_TEXT PROVIDED_.
- - - - - - -

Aha, will try that when next there. Thank you.

NT

Reply to
tabbypurr

Metal detector might allow you to trace its route in the concrete back to the source, assuming the concrete has no reinforcement and the pipe isn't too deep.

Reply to
Harry Bloomfield

If it is a single pipe it is unlikely to be part of the CH more likely a cold feed. If the room had another purpose before then that might be a clue. Our last house had an external washroom with its own cold water supply when originally built in 1957. A kitchen extension was later built over the site of the wash room so we ended up with two stopcocks one in the extension the other in what used to be the kitchen in the main house.

Richard

Reply to
Tricky Dicky

It's next to a bunch of pipes carrying everything there is in the property, so that wouldn't work this time. I reckon an ear test is the one option that probably will.

NT

Reply to
tabbypurr

Probably Gass if its near a hearth? I had one of those but when I had gas taken out I had it cut off at floor level. Idiot idea to feed it through the e concrete hearth in the first place. Brian

Reply to
Brian Gaff

Anyone with the engineering knowledge you have could use a long wire and a continuity tester to find the other end.

Reply to
dennis

I also have a couple of pipes in my sitting room both originally went to the back boiler tank when there was an open fire, but its been drained from a little stopcock behind a skirting board.

- - - - - - -

_DATASET EXTRACT_.
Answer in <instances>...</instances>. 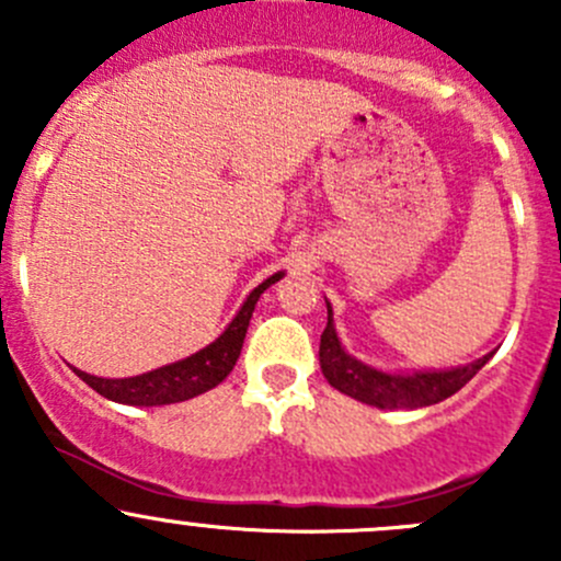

- - - - - - -

_REQUIREMENT A_. In the pipe-tracing thread, in what year was the external washroom at the poster's last house originally built?
_REQUIREMENT B_. Resume the pipe-tracing thread, picking up right after its final sentence.

_WRITTEN ANSWER A_. 1957

_WRITTEN ANSWER B_.
I wonder if you could modify a continuity tester to see where it goes. Of course if it goes everywhere with little resistance that might be pointless, but if its just an orphan it should show that by not connecting to anything. Brian

Reply to
Brian Gaff

Why did you have the gas taken out? Isn't it the most economical way to heat rooms, water and perhaps cook as well?

(And it annoys the greenies as burning it produces CO2 <g>)

Reply to
Max Demian

Turn the water off and the gas, then try removing the blanking plug carefully, to see what's inside the pipe. Smell, if gas should be obvious, if static water filed probably a mains cw feed, if it tries to leak it is central heating.

Reply to
Harry Bloomfield

All the pipes are of course soldered, clamped & then bonded together via the CH, main bonding & equipotential bonding. So how would you do it with a bit of wire?

NT

Reply to
tabbypurr

I have a capped gas pipe in my hall cupboard. Gas was taken out when my mother bought the house to prevent it exploding! When a gas leak was smelt around the paths to my and my neighbour's front door I asked the investigator to see if it was coming from my old pipe. However when uncapped it was dead, and my neighbour's pipe was the culprit.

Reply to
Dave W

Has the OP said that there is a blanking plug?

Reply to
ARW

It would be a fair assumption that it has not been left wide open.

OP - is the pipe open at the end?

Reply to
Harry Bloomfield

Or have a soldered end cap?

Reply to
ARW

Its not exactly difficult to work it out.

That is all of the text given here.